*Try it*
Quote precisely the final stretch of the listing: start at the line containing "class: Mammalia" and stop after the last line.
Material for the task START
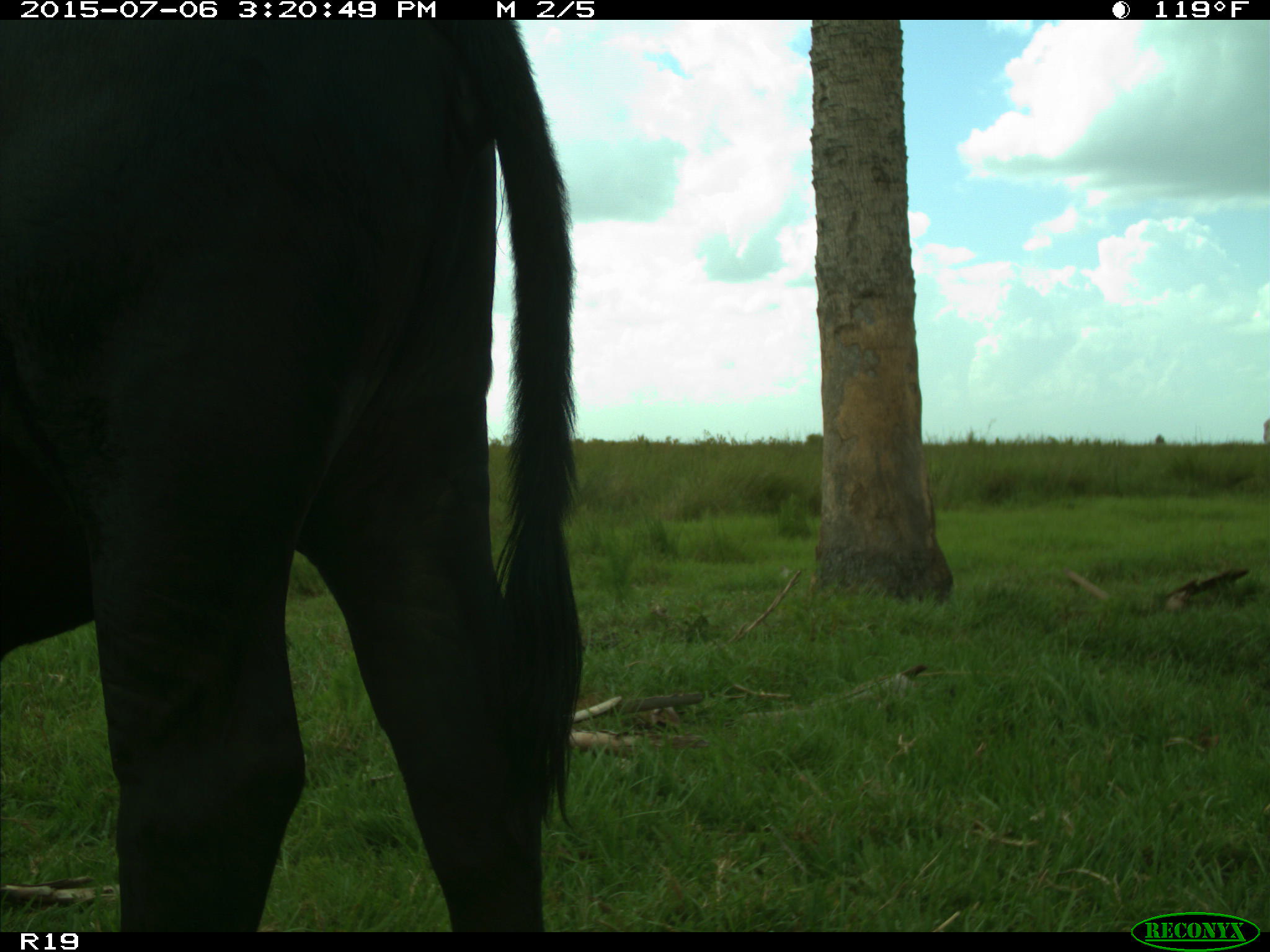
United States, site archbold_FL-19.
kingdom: Animalia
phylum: Chordata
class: Mammalia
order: Artiodactyla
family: Bovidae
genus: Bos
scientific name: Bos taurus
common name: domestic cow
Material for the task END
*Completed exercise*
class: Mammalia
order: Artiodactyla
family: Bovidae
genus: Bos
scientific name: Bos taurus
common name: domestic cow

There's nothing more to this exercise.